I can’t think of a better response than this masterful, no-punches-pulled assessment by 19th-century author and minister J.R. Miller, which I read just this week:

We live in a time when the trivial is glorified and magnified, and held up in the blaze of sensation, so as to attract the gaze of the multitude, and to sell. That is all many books are made for—to sell. They are written for money, they are printed, illustrated, bound, ornamented, titled—simply for money! There was no high motive, no thought of doing good to anyone, of starting a new impulse, of adding to the fund of the world’s joy or comfort or knowledge. They were wrought out of mercenary brains. They were made to sell, and to sell they must appeal to the desire for sensation, excitement, romance, diversion or entertainment. 

So it comes to pass, that the country is flooded with utterly worthless publications, while really good and profitable books are left unsold and unread! The multitude goes into ecstasies over foolish tales, sentimental novels, flashy magazines, and a thousand trivial works that please or excite for a day—while the really profitable books, are passed by unnoticed! 

Hence, while everybody reads, few read the really profitable books. Modern culture knows all about the spectacular literature that flashes up and dies out again—but knows nothing of history or true poetry or really great fiction. Many people who have not the courage to confess ignorance of the last novel, regard it as no shame to be utterly ignorant of the majestic old classics. In the floods of ephemeral literature, the great books are buried away.

Doesn’t that sound like it was written yesterday?

Miller is talking about reading here, but it applies equally well to writing. That passage was written in 1880, but fast-forward to 2014, when hundreds of ebooks are being uploaded to the Kindle Store every single day, and it’s even more relevant.

Now let’s admit it upfront: we do want our books to sell. I want my books to sell. Not necessarily to be runaway bestsellers. I’d like to know people are reading and enjoying them, and I surely wouldn’t mind making a bit of income off them. And I believe 100% that we should expend every effort to make sure our writing meets the highest standard of quality we can achieve, and that we should earnestly endeavor not to bore or confuse our readers. But I’m not in this business to trick a dollar out of someone with an attention span that’s only long enough for things that can be done inside thirty seconds on a smartphone. I am not going to chop my sentences in half and write in words of one syllable with that goal in mind.

I don’t dismiss all contemporary literature offhand either. I’ve read several excellent recently-published books this year, some of which will likely end up on my top-ten favorites list. But for each of those I can think of a dozen instances where I tried a few sample pages of a newer book and gave up in despair at the childishly over-simplified and uninspiring writing.
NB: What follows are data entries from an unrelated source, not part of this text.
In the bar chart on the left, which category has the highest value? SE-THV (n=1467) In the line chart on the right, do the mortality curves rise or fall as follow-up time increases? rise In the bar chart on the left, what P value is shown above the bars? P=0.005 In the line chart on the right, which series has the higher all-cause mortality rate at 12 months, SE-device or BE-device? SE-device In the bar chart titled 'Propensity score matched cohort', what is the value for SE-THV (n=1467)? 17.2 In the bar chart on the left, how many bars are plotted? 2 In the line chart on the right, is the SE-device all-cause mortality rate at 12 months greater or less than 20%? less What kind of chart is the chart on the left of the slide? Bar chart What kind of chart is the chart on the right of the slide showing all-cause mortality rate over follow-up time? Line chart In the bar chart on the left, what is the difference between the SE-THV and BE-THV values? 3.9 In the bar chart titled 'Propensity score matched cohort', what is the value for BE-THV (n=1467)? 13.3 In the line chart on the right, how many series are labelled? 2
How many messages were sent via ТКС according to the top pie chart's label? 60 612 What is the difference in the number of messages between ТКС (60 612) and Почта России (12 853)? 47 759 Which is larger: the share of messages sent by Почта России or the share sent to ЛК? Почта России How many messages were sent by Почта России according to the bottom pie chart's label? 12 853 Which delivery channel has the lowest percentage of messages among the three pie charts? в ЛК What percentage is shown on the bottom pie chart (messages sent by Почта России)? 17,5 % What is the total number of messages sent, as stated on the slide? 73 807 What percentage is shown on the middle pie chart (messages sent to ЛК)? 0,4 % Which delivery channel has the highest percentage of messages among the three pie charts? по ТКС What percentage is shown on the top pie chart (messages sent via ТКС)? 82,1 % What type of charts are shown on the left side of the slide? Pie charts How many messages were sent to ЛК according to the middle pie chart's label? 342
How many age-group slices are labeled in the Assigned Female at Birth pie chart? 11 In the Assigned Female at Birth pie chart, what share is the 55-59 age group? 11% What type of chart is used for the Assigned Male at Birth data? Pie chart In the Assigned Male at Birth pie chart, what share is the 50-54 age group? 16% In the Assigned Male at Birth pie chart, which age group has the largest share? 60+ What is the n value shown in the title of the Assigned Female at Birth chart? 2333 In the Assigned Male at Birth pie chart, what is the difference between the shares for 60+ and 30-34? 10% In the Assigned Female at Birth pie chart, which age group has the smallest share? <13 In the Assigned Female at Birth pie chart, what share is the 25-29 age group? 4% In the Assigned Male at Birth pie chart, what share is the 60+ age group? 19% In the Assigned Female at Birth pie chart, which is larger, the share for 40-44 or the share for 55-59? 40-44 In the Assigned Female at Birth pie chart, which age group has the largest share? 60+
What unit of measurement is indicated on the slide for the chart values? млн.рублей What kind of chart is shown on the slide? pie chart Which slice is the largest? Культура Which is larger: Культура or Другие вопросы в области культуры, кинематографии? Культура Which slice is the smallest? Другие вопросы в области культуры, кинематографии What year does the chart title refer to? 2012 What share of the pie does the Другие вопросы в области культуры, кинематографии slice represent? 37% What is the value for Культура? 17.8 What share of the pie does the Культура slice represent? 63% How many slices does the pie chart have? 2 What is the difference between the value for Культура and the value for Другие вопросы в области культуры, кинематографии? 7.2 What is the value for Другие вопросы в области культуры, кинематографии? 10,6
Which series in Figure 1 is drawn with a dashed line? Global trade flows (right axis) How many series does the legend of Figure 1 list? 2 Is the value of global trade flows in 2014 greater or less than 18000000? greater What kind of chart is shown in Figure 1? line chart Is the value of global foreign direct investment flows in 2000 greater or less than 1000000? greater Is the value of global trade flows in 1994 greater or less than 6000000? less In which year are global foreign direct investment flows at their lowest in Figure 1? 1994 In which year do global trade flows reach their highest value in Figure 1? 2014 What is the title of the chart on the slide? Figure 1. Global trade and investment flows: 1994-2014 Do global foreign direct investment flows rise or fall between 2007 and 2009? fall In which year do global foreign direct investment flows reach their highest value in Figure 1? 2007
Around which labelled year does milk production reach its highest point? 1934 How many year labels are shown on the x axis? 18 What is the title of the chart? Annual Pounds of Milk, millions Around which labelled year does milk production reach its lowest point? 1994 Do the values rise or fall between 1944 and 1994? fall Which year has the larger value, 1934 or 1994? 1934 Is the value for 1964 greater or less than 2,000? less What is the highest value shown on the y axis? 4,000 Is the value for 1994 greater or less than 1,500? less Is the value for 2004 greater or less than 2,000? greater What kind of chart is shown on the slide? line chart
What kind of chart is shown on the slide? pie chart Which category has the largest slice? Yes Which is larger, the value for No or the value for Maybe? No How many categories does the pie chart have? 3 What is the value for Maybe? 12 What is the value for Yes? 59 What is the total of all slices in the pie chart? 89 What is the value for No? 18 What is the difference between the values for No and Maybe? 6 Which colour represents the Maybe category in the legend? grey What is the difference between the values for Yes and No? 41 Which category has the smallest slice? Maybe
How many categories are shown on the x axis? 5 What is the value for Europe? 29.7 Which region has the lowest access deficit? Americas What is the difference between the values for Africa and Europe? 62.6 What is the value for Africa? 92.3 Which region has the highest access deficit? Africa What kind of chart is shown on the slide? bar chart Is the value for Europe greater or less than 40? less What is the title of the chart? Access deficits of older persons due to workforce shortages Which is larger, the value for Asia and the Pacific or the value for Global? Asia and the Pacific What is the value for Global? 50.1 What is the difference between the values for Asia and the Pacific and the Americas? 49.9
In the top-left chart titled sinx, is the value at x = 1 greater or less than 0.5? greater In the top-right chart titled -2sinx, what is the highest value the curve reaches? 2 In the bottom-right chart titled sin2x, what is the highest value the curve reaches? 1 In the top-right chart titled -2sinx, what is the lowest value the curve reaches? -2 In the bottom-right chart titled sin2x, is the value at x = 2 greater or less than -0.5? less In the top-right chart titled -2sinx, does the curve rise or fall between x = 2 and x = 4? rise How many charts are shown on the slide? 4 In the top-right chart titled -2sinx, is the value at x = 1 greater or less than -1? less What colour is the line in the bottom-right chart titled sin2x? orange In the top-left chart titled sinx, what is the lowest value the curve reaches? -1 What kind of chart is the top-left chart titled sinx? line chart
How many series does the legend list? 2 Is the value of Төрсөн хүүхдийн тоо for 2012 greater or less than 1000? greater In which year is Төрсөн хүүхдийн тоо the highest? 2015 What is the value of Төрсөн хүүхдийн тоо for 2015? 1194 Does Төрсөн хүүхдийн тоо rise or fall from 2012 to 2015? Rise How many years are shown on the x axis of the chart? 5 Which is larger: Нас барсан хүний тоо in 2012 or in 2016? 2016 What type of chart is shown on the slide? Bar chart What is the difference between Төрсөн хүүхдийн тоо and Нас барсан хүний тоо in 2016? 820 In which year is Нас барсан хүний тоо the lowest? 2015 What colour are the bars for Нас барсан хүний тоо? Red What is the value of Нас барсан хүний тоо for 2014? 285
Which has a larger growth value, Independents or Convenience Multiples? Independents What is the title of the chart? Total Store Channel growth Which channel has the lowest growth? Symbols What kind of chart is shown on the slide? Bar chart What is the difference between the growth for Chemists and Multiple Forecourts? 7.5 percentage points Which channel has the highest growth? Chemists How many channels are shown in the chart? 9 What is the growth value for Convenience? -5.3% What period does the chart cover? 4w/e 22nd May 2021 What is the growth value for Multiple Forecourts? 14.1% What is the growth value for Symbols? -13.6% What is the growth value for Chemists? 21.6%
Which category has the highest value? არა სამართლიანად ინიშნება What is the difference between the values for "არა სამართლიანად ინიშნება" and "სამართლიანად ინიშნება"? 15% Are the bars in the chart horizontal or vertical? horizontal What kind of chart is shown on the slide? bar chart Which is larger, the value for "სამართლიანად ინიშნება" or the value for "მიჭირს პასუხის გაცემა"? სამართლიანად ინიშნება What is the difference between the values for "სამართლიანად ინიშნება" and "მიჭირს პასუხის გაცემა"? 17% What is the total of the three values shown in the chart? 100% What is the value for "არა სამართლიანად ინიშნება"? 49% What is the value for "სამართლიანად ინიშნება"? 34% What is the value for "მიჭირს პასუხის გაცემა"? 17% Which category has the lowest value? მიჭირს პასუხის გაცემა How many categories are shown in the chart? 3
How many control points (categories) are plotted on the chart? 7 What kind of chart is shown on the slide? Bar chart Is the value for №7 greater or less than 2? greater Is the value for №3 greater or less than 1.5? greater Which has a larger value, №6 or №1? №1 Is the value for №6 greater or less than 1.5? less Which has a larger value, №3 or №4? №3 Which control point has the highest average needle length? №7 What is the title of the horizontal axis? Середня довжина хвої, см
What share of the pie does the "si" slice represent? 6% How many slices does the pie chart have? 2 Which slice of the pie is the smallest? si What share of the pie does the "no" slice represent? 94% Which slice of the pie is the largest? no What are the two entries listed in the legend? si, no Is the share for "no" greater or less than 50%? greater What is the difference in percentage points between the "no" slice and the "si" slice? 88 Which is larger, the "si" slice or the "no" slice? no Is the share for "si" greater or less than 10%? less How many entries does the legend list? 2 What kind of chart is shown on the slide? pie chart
I know literary styles change over the centuries, and I know that we are not all of us Austens and Dickenses and Tolstoys and Hugos. But the works those authors produced still stand as the benchmarks of our literature, and we are doing a disservice to ourselves and to our own readers if we dismiss them as antiquated and only good for our great-grandfathers (most of whom probably forgot more than we’ll ever know about literature and other things as well). Literature has suffered enough dumbing-down over the past fifty years; it doesn’t need any more help in that direction.